## PASSAGE FOURNI
- - -

1.     Hashshém ית׳ est le Créateur ;

2.     Hashshém a donné aux Juifs l'entièreté de la Ṭôroh, Orale et Écrite ;

3.     ḤaZa’’l nous ont transmis avec exactitude l'interprétation correcte et légale de la Ṭôroh ;

4.     La Halokhoh est absolument obligatoire pour nous, plus qu'elle ne l'était dans les temps passés ;

5.     Uniquement ceux qui sont imprégnés de la Loi Juive, de la Tradition et de l'étude de la Ṭôroh peuvent correctement interpréter les lois de la Ṭôroh ;

6.     Tout comme nous devons suivre la Ṭôroh elle-même, nous devons aussi suivre les décrets émis par nos Sages du Sanhédhrin qui existait à Jérusalem qui ont pour but de préserver ou de renforcer l'observance de la Ṭôroh ou protéger la société.

 

Par conséquent, même si la base et l’objectif de cet article sont contraires à la pratique majoritaire, ils sont basés sur le plus haut niveau de respect et d'obéissance à la Ṭôroh, à la Tradition et au processus halakhique.

- - -

## INFORMATIONS AFFICHÉES

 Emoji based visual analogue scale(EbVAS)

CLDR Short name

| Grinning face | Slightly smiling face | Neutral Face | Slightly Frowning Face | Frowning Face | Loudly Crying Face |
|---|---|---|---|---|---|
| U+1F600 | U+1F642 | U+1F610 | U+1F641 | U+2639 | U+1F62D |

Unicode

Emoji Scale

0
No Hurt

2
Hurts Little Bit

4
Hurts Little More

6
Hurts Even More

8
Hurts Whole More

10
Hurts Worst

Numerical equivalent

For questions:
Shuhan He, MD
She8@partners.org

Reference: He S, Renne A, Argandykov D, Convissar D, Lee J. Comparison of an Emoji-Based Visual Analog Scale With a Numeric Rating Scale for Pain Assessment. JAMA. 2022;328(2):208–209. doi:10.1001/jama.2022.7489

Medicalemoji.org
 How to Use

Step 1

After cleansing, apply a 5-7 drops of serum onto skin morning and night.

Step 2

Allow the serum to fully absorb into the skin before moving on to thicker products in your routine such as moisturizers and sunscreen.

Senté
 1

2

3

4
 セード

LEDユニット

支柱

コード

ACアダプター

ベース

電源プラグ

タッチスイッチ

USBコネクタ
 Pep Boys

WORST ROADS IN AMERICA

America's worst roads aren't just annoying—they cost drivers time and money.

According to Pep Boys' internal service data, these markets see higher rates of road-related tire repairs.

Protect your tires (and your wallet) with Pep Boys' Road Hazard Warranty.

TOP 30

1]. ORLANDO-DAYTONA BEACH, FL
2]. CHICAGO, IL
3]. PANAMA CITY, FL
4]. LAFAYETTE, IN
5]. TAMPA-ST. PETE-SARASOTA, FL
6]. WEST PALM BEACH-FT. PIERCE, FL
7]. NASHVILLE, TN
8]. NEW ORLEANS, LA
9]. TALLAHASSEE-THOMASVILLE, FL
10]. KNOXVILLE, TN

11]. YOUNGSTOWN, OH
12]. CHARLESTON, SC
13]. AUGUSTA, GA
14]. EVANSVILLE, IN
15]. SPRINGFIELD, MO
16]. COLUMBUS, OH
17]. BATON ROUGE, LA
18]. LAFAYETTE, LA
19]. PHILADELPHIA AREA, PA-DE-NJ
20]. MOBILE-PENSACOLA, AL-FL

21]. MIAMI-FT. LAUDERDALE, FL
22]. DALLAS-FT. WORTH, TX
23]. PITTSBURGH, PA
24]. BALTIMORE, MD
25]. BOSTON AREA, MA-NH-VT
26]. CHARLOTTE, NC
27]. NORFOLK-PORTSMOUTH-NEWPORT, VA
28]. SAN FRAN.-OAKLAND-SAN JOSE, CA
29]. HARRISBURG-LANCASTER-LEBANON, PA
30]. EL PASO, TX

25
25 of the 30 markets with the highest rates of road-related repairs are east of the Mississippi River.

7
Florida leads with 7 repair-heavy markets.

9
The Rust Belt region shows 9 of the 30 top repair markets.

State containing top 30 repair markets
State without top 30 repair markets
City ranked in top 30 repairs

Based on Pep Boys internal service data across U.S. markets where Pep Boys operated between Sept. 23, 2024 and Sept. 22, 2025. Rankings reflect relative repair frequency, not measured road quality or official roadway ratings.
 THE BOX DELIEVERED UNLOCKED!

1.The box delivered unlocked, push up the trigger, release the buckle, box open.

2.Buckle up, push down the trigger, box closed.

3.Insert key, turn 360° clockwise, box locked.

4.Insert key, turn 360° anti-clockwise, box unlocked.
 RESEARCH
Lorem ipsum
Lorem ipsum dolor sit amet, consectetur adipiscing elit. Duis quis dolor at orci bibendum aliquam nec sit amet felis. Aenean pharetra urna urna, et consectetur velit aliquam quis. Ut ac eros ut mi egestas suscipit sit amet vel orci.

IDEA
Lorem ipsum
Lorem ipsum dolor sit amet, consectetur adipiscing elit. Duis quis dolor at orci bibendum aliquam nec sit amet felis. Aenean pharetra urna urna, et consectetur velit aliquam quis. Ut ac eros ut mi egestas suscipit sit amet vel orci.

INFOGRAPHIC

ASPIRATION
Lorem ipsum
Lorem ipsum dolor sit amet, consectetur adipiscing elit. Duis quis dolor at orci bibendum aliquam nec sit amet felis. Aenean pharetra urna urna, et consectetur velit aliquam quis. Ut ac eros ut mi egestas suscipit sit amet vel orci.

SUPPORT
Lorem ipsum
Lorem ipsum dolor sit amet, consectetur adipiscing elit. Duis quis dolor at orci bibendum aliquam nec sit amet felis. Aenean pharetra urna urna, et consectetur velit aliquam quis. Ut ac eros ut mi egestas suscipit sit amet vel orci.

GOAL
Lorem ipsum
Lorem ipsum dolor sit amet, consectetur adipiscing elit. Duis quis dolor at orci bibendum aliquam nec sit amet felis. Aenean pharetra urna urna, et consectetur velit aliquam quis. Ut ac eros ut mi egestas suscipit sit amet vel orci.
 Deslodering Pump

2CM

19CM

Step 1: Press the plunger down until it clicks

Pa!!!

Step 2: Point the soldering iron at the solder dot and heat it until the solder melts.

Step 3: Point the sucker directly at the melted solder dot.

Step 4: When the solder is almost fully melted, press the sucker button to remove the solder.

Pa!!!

- - -

## TRAVAIL À FAIRE
1. Répondez aux questions suivantes d'après le passage sur la Ṭôroh.
(a) Qui est désigné comme le Créateur ?
(b) Dans quelle ville existait le Sanhédhrin dont il faut suivre les décrets ?
(c) Quelles sont les deux formes de la Ṭôroh données aux Juifs ?
2. Donnez la suite du passage sur la Ṭôroh, en commençant après sa dernière phrase.
Les entrées proviennent d'une source différente de celle du passage sur la Ṭôroh.

## RÉPONSES
1.
(a) Hashshém.
(b) À Jérusalem.
(c) La Ṭôroh Orale et la Ṭôroh Écrite.

2.
Par exemple, un argument selon lequel la polygamie est bonne pour la société ne pourrait être un argument valable que s'il était possible de montrer que la polygamie fut permise par la Halokhoh.

 

Chaque jour, dans la Ṭaphilloh de « Ouvoˋ Laṣiyôn », nous disons : תִּתֵּן אֱמֶת לְיַעֲקֹב חֶסֶד לְאַבְרָהָם « Tu as donné la vérité à Ya´aqôv, la bonté à ˋavrohom ». Il n’y a donc pas de corruption dans la Ṭôroh ! Et trop souvent, ceux qui s’opposent à la polygamie corrompent la Ṭôroh !

 

Le Gaon de Vilna ז״ל fut la plus grande autorité rabbinique durant une centaine d'années. Il était également un grand Ṣaddiq. Il a déclaré :[1]

 

Si je parviens à accomplir deux choses, je serai exempté d'étudier la Ṭôroh et de faire la Ṭaphilloh, et je me rendrai de ville en ville {pour faire accepter ces deux choses}. La première est d'éliminer le Ḥéram de Ribbénou Gérshôm contre la polygamie, car grâce à cela, la Gaˋoulloh se rapprochera ; et la seconde chose est qu'il puisse y avoir la Birkath Kôhanim chaque jour.

 

De son vivant, il n'y est pas parvenu, mais ses Ṭalmidhim qui se rendirent en ˋaraṣ Yisroˋél sont parvenus à imposer la Birkath Kôhanim chaque jour en ˋaraṣ Yisroˋél, et pas seulement à Shabboth et Yôm Tôv.

 

Par cet article sur la polygamie, nous espérons rapprocher la Gaˋoulloh et contribuer à accomplir l'objectif du Gaon de Vilna.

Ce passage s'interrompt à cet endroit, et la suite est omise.